--- Begin INPUT MATERIAL ---
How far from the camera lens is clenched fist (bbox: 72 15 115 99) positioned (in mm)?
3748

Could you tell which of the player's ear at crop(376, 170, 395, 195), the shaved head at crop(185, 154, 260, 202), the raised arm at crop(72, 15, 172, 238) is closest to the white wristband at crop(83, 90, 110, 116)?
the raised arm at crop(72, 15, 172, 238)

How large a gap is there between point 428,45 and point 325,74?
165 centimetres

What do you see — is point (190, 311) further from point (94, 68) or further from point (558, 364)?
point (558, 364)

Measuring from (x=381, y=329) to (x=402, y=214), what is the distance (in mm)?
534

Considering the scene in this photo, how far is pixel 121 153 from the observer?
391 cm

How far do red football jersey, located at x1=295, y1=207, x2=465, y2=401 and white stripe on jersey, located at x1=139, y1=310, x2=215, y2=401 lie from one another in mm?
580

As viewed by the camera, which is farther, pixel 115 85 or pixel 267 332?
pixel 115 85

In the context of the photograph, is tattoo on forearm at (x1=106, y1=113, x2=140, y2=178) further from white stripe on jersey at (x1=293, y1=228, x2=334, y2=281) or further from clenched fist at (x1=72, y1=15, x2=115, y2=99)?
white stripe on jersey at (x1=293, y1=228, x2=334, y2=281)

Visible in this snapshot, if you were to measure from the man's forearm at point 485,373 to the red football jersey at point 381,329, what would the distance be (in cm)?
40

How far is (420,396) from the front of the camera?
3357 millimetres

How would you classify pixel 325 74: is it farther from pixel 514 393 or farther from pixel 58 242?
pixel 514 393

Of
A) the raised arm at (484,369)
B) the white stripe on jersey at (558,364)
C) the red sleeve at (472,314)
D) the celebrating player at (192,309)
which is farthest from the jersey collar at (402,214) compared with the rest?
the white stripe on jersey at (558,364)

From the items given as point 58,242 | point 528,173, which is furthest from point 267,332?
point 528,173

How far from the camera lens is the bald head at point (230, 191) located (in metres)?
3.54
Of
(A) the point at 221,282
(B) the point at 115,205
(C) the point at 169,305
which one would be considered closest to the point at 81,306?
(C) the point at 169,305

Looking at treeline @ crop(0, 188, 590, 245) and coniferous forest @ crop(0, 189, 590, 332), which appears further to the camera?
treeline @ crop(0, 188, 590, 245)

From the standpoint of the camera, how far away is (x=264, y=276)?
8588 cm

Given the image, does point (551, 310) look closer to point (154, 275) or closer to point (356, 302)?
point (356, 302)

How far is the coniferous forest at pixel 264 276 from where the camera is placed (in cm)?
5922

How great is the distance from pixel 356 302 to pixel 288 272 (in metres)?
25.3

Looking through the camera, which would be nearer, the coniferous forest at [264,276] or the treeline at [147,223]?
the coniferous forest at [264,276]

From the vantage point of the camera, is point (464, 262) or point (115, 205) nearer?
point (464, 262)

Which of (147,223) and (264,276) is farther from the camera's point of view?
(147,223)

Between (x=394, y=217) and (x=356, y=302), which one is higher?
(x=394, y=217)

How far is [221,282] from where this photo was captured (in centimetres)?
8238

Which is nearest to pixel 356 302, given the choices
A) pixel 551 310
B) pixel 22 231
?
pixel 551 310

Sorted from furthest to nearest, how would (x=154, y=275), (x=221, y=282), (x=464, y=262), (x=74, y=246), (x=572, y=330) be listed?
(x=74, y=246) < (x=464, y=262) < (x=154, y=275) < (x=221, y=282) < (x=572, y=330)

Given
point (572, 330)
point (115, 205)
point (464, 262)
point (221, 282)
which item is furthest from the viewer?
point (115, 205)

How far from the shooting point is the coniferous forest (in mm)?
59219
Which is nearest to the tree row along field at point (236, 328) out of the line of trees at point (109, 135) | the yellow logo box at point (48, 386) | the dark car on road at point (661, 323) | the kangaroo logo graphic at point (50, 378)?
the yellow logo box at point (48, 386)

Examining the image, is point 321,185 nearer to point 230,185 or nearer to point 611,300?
--- End INPUT MATERIAL ---
## WHAT THIS TASK INVOLVES
Give the lines from the one containing "How far is [221,282]" through the end of the entries again, exactly as written and with no other lines.

## RESPONSE FOR THIS EXERCISE
How far is [221,282] from where this photo was captured (in centimetres)?
8238

Which is nearest to pixel 356 302, given the choices
A) pixel 551 310
B) pixel 22 231
?
pixel 551 310

Sorted from furthest to nearest, how would (x=154, y=275), (x=221, y=282), (x=464, y=262), (x=74, y=246), (x=572, y=330) be listed?
(x=74, y=246) < (x=464, y=262) < (x=154, y=275) < (x=221, y=282) < (x=572, y=330)

Given
point (572, 330)
point (115, 205)
point (464, 262)
point (221, 282)
which item is furthest from the viewer?
point (115, 205)

How far from the shooting point is the coniferous forest (in mm)?
59219
Which is nearest to the tree row along field at point (236, 328) out of the line of trees at point (109, 135) | the yellow logo box at point (48, 386) | the dark car on road at point (661, 323) | the kangaroo logo graphic at point (50, 378)?
the yellow logo box at point (48, 386)

Examining the image, is point 321,185 nearer to point 230,185 or nearer to point 611,300?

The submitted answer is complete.